Нам в зале понравилось, что актер встал, и нам показалось это абсолютно правильным средством, чтобы изменить течение предыдущего куска – оборвать издевательства адвокатов.

Через несколько секунд мы убедились, что еще очень мало знаем Станиславского-режиссера.

– Кто позволил вам вставать, чтобы произнести выгодную фразу, – последовал новый, в столь же твердом тоне обращенный к Мейклю Уордену – В. А. Орлову вопрос Станиславского, – напоминаю еще раз: до ухода Мейкля Уордена можно пользоваться любыми приспособлениями, но с кресел не вставать! Это закон дешевого, провинциального театра – вскакивать с места на каждую выигрышную фразу. В старину актеры так и говорили: «Ох, и дам же свечу на этой фразе», то есть так подпрыгну, что весь зал ахнет! Ну, вот и скакали на сцене какие-то кузнечики! Кто выше, кто резче вскочит! Нам с вами этим неудобно заниматься в стенах МХАТ. Продолжайте сцену.

Смущенный исполнитель быстро опустился в свое кресло, и сцена закончилась вскоре тем финалом, который оставался от первого варианта. Но после второй «реплики» Станиславского последняя часть картины прошла как-то сухо и очень уж «скромно». По договоренности после конца ее все три исполнителя быстро сошли в зал к режиссерскому столику.

★ ★ ★

## Задание A
Проверьте по отрывку о репетиции Станиславского, верны ли утверждения (i) Станиславский разрешил вставать с кресел до ухода Мейкля Уордена; (ii) роль Мейкля Уордена исполнял В. А. Орлов; (iii) после конца картины трое исполнителей сошли в зал к режиссерскому столику. На каждое ответьте «да» или «нет» и приведите решающие слова отрывка дословно.
## Задание B
Ответьте по отрывку о репетиции Станиславского:
(i) Что, как показалось сидевшим в зале, должен был оборвать актер, когда встал?
(ii) Какими словами, по рассказу Станиславского, в старину актеры отзывались о выигрышной фразе?
(iii) Как прошла последняя часть картины после второй «реплики» Станиславского?

## Предоставленные данные
★ ★ ★

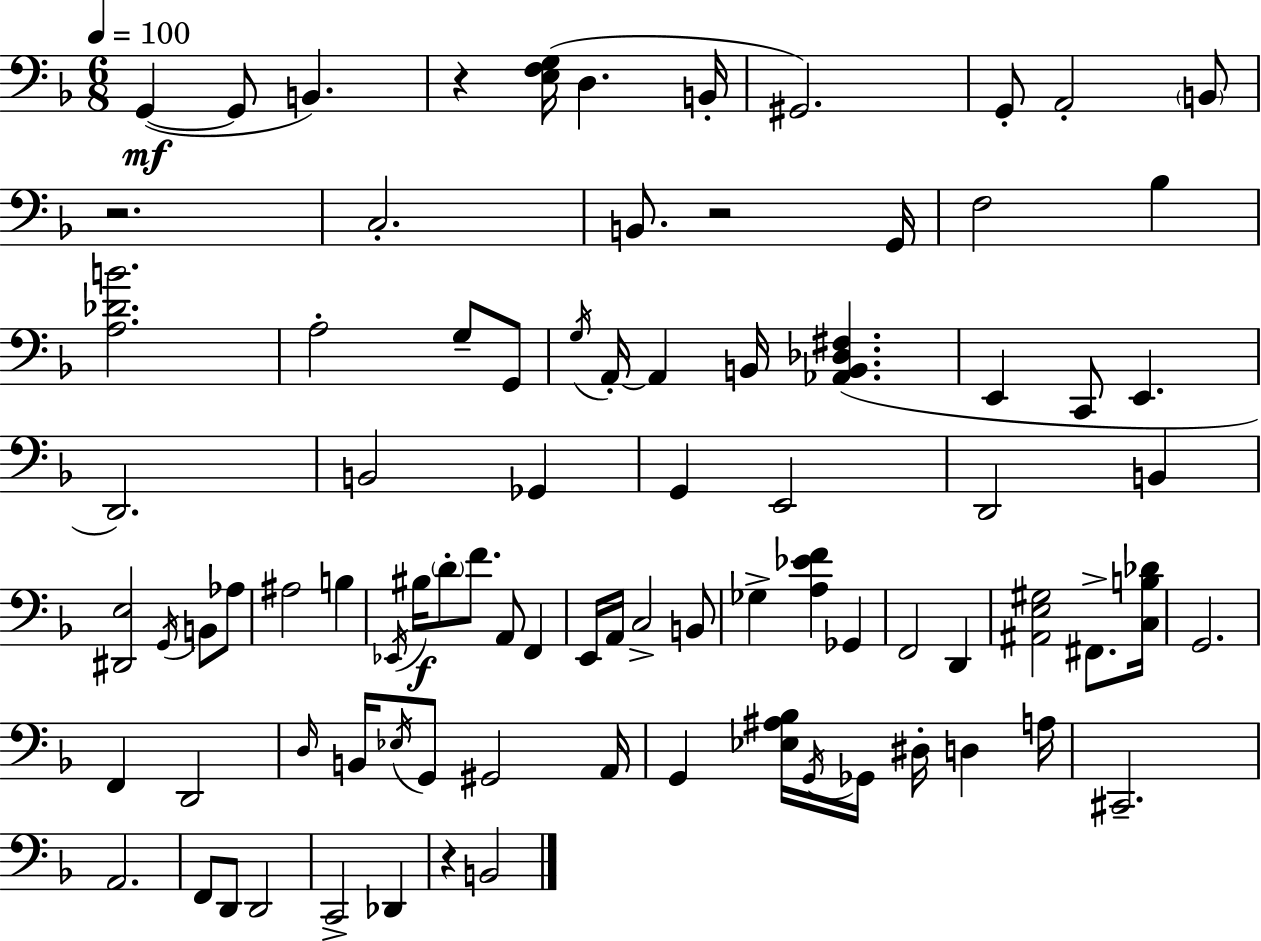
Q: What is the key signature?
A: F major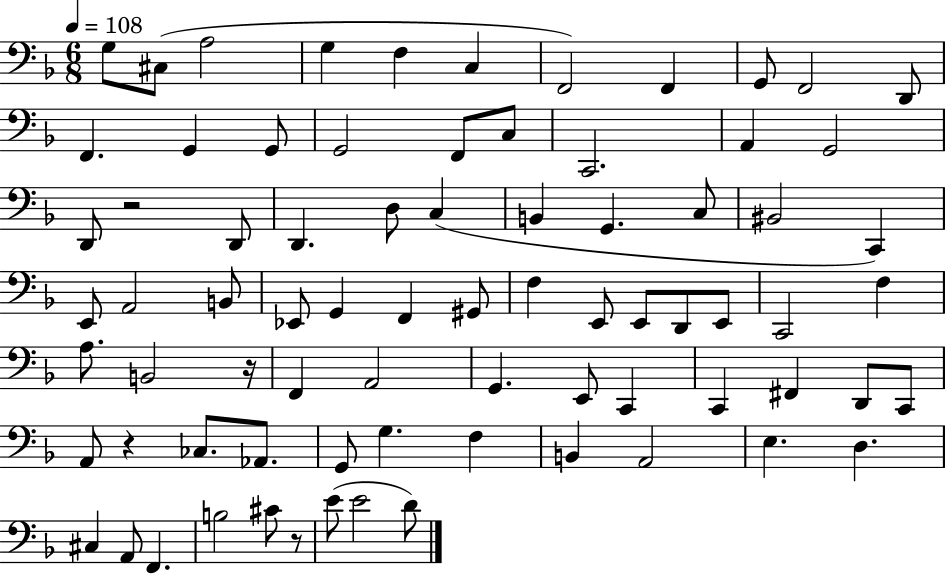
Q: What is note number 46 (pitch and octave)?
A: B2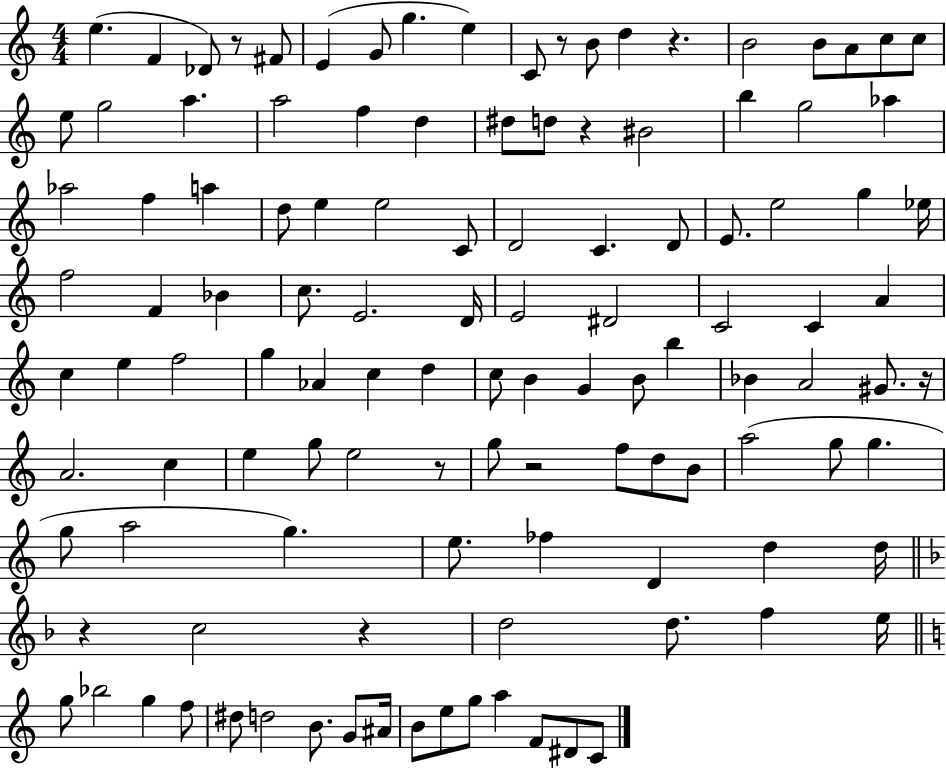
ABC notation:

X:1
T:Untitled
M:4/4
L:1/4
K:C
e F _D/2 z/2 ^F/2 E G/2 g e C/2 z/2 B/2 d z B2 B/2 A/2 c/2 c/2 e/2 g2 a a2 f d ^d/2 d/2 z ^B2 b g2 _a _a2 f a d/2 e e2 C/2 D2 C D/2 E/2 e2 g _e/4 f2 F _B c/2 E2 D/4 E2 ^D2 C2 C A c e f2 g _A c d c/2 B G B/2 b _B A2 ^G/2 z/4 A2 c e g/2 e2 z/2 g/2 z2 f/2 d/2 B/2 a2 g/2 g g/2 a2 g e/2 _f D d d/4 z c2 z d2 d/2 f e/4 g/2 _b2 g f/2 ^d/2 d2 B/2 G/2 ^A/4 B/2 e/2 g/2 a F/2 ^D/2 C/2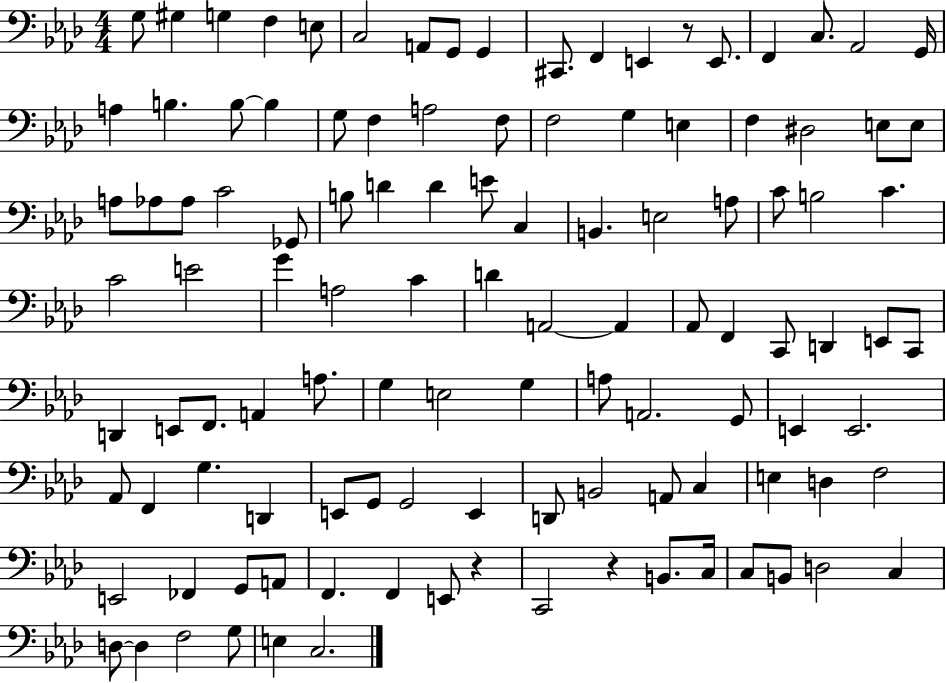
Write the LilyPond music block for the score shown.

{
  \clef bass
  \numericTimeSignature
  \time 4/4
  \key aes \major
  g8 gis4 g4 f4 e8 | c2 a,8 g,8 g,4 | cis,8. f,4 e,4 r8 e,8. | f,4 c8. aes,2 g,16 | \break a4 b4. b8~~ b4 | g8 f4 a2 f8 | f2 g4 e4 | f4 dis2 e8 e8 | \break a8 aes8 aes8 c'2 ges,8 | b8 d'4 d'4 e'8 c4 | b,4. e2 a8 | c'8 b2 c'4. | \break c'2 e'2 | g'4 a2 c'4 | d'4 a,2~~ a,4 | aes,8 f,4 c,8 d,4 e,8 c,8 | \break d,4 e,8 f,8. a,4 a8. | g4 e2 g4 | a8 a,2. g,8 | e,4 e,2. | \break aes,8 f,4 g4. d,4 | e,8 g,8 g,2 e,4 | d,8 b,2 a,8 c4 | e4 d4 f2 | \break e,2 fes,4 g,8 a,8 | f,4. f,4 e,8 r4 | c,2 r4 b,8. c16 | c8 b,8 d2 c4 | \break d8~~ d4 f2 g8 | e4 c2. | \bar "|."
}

★ ★ ★

## Полный ответ A
(i) Нет: «до ухода Мейкля Уордена можно пользоваться любыми приспособлениями, но с кресел не вставать!»
(ii) Да: «обращенный к Мейклю Уордену – В. А. Орлову вопрос Станиславского»
(iii) Да: «все три исполнителя быстро сошли в зал к режиссерскому столику»

## Полный ответ B
(i) Издевательства адвокатов.
(ii) «Ох, и дам же свечу на этой фразе».
(iii) Как-то сухо и очень уж «скромно».